The patents for the remaining two drugs – Ixabepilone and Dastinib are owned by Bristol Myers Squibbs (BMS). Dastinib is already the subject of considerable patent litigation before the Delhi High Court, where BMS has sued a number of companies including NATCO. The Indian Express has reported the costs of these drugs at Rs. 80,000 and Rs. 15,000 per dose. It will now be possible for companies like NATCO to approach the Controller General for CLs as a matter of right.
If these reports are true and I find no reason to suspect the Indian Express, the news could serve as a very rude wake up call for some constituents of Big Pharma, which have refused to take into consideration the realities of the Indian market. It should be noted that other companies like GSK, which have massively cut the prices of their patented drugs like Tykerb (targeted at breast cancer) have been excluded from the recent announcement, despite the fact that Indian companies are interested in manufacturing Tykerb.

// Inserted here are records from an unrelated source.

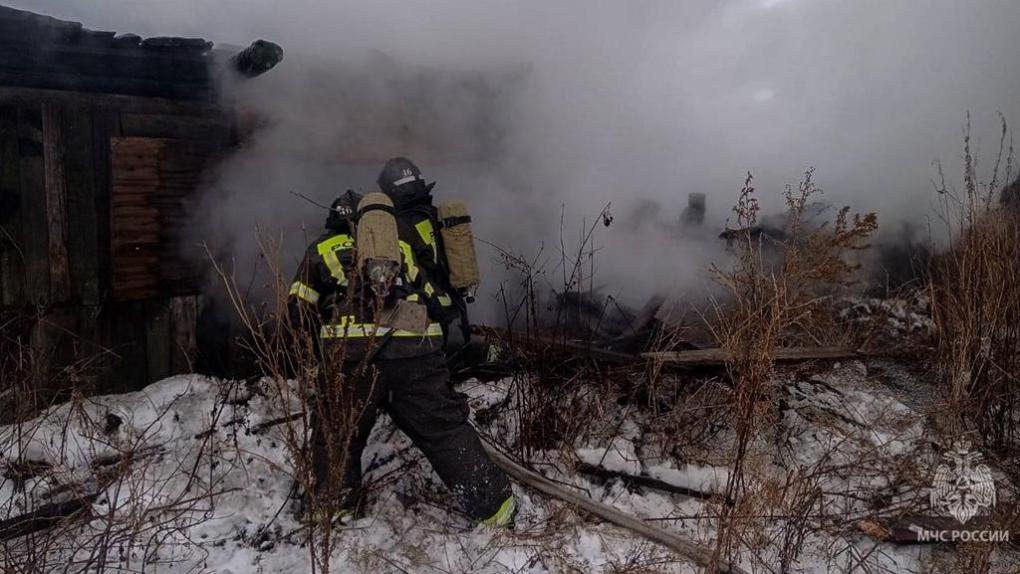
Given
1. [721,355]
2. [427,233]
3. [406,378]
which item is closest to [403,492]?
[406,378]

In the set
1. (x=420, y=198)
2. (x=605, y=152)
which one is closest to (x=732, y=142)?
(x=605, y=152)

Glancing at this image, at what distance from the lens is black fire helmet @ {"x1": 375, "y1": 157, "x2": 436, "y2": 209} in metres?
3.67

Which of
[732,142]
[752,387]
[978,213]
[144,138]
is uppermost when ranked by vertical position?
[732,142]

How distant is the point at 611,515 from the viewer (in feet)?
11.2

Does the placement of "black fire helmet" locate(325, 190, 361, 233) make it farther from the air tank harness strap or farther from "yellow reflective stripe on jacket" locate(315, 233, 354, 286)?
the air tank harness strap

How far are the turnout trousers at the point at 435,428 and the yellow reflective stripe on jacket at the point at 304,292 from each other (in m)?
0.53

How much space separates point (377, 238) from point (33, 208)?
2966 mm

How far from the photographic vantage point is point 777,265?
20.2ft

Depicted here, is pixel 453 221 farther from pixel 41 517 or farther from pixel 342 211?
pixel 41 517

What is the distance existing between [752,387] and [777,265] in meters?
3.82

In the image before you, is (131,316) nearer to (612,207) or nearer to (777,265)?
(612,207)

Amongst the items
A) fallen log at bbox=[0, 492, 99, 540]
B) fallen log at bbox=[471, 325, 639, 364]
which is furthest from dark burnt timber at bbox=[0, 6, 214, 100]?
fallen log at bbox=[471, 325, 639, 364]

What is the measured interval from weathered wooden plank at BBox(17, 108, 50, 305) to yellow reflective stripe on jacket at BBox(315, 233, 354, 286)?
250cm

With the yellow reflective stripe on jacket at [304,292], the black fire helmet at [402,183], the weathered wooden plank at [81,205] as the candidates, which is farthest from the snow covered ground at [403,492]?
the black fire helmet at [402,183]
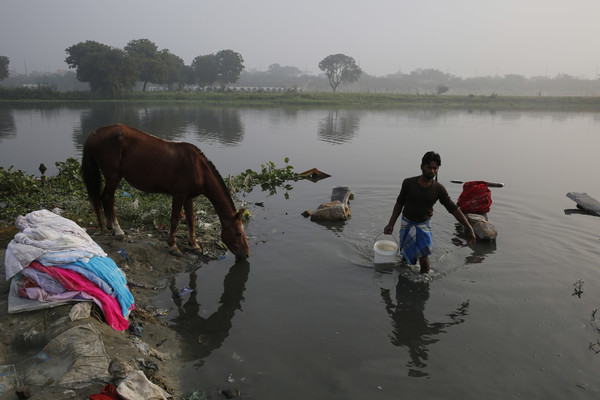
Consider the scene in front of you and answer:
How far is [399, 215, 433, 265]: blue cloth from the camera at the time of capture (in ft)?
21.7

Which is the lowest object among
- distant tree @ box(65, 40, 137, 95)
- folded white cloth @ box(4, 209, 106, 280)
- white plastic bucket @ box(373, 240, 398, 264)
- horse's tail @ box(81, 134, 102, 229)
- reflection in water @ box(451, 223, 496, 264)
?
reflection in water @ box(451, 223, 496, 264)

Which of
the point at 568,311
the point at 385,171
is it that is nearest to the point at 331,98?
the point at 385,171

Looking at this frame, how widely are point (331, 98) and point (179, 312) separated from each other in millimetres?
67805

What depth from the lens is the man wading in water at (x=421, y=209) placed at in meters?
6.42

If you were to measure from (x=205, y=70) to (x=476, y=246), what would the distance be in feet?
294

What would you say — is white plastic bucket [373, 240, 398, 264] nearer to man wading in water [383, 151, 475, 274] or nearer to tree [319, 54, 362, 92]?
man wading in water [383, 151, 475, 274]

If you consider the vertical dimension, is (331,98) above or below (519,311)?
above

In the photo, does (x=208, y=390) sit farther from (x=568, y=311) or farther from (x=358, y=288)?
(x=568, y=311)

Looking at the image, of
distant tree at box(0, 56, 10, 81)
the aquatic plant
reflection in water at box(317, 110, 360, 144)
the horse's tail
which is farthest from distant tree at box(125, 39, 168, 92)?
the horse's tail

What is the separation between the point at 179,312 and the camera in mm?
5875

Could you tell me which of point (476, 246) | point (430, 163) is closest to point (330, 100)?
point (476, 246)

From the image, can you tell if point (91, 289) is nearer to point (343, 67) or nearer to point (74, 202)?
point (74, 202)

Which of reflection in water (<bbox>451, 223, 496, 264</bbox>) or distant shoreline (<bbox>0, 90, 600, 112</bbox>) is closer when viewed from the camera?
reflection in water (<bbox>451, 223, 496, 264</bbox>)

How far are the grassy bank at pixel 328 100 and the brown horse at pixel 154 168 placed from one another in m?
55.6
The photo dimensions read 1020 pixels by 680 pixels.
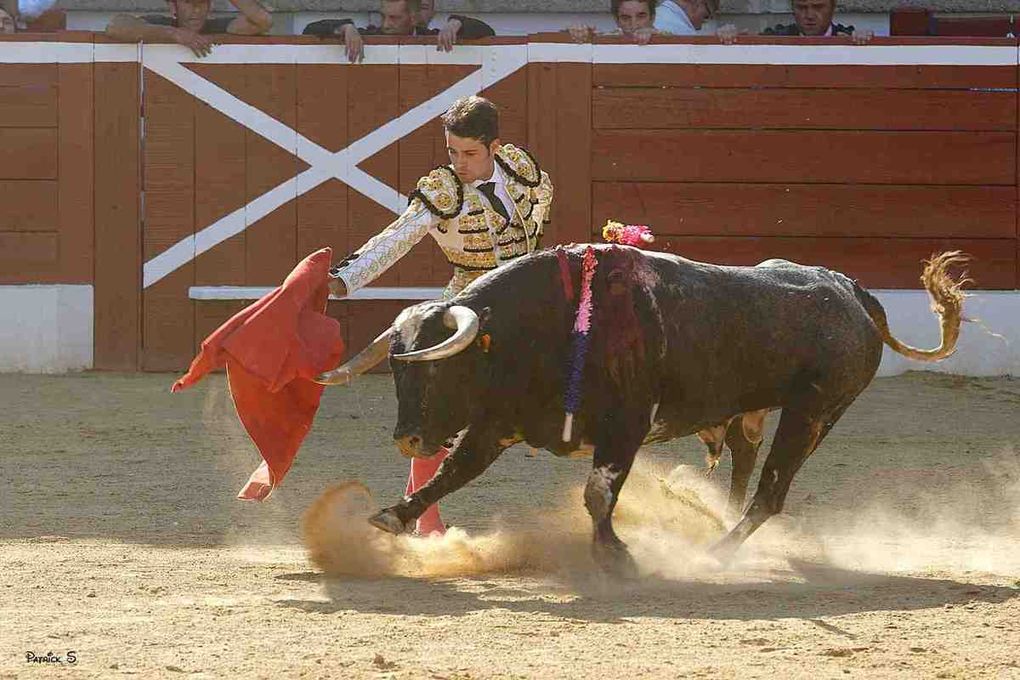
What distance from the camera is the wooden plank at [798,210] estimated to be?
7.78m

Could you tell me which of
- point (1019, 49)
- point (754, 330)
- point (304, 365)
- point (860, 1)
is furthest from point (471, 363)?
point (860, 1)

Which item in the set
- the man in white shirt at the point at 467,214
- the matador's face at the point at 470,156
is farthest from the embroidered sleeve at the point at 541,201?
the matador's face at the point at 470,156

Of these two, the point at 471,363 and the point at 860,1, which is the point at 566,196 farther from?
the point at 471,363

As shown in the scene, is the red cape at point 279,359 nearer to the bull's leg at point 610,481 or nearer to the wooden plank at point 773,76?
the bull's leg at point 610,481

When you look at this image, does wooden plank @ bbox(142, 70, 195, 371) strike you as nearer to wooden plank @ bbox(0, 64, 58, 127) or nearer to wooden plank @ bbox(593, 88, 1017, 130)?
wooden plank @ bbox(0, 64, 58, 127)

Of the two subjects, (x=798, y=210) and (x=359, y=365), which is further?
(x=798, y=210)

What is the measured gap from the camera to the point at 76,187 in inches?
307

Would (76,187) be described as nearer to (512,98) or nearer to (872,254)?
(512,98)

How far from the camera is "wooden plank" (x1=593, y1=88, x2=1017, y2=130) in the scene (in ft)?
25.5

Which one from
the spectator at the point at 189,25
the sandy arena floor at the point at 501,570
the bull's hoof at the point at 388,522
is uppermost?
the spectator at the point at 189,25

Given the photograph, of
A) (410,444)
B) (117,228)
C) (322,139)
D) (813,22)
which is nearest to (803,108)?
(813,22)

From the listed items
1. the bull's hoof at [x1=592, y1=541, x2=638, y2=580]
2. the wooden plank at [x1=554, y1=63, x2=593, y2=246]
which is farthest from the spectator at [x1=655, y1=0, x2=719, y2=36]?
the bull's hoof at [x1=592, y1=541, x2=638, y2=580]

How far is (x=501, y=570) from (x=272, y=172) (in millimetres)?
4025

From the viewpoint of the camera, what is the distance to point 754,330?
4.17m
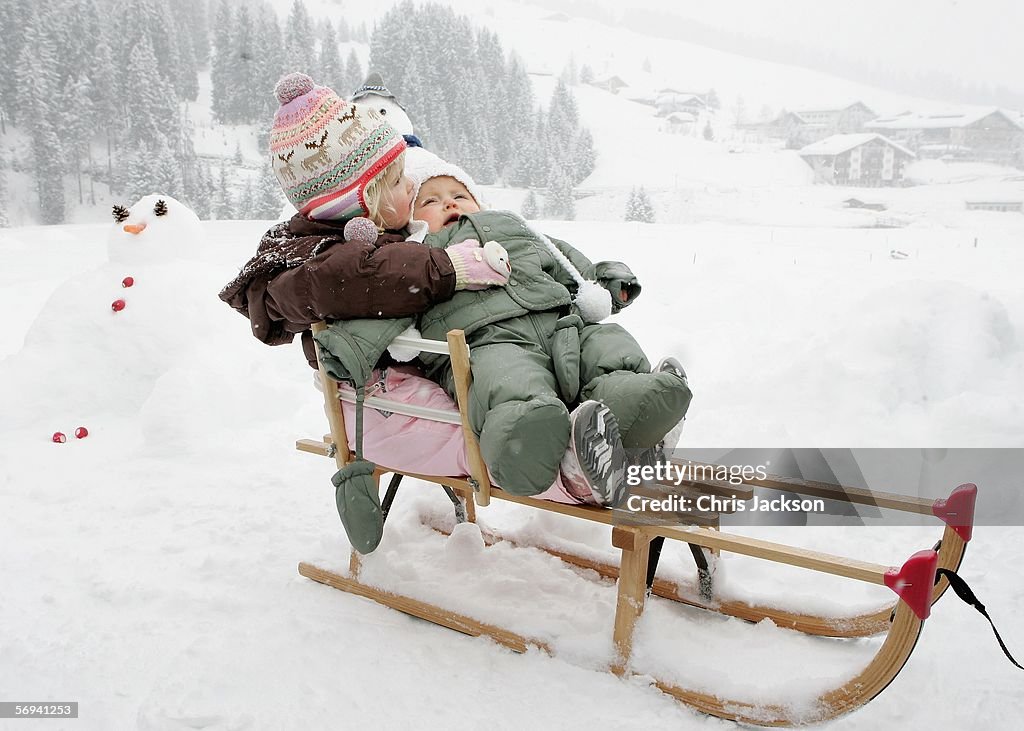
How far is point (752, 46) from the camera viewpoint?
3824 millimetres

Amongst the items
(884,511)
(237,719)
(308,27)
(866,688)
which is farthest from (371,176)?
(308,27)

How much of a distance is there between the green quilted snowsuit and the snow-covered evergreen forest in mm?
3069

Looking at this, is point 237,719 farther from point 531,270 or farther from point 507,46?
point 507,46

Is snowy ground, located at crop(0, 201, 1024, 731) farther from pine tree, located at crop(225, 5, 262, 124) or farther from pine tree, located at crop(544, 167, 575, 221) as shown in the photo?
pine tree, located at crop(225, 5, 262, 124)

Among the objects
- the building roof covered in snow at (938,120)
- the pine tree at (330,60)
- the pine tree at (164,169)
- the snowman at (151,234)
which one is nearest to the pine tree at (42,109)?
the pine tree at (164,169)

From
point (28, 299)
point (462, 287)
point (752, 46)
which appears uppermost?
point (752, 46)

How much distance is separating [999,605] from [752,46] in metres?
3.26

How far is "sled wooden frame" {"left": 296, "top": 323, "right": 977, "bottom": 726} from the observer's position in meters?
1.03

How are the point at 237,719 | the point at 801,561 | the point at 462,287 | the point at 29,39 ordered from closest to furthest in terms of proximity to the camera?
the point at 801,561 → the point at 237,719 → the point at 462,287 → the point at 29,39

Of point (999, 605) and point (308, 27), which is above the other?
point (308, 27)

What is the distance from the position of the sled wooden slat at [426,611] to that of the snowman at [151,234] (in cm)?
186

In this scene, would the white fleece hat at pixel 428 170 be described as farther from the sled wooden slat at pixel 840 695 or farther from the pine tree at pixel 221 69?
the pine tree at pixel 221 69

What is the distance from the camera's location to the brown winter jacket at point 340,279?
1.32m

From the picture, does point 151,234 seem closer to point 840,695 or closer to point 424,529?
point 424,529
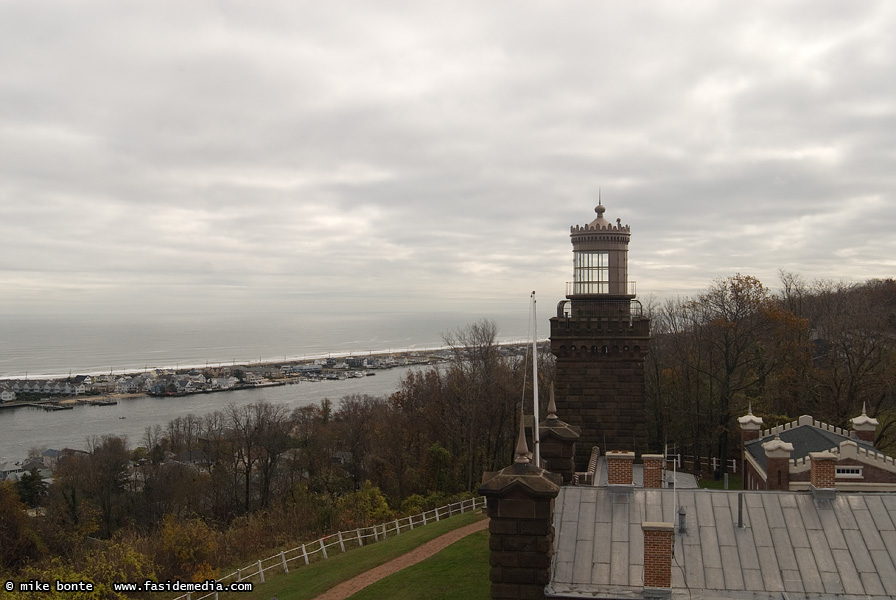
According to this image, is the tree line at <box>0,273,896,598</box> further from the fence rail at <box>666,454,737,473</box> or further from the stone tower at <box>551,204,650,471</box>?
the stone tower at <box>551,204,650,471</box>

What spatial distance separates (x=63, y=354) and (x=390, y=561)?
697 ft

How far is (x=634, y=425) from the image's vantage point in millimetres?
18500

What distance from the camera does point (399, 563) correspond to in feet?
57.3

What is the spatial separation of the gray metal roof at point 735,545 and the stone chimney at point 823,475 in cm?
18

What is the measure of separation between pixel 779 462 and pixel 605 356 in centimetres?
569

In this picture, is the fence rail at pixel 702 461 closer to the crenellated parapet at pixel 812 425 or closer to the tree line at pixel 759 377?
the tree line at pixel 759 377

Companies like Roche have cut the prices of Herceptin in the past but the price cut has been a joke since the entire dosage still costs Rs. 15 lakhs. As for BMS, I’m unaware of any pricing cuts for the Indian market. News of these new CLs come close on the heels of a series of patent revocations and oppositions to Big Pharma’s Indian patents.
The most common reaction from Big Pharma is to cry foul and threaten the Indian Government about the repercussions of its decisions to issue CLs. Those threats have rarely worked in the past and are unlikely to work in the future. It is time for Big Pharma to change its policy and tack towards India.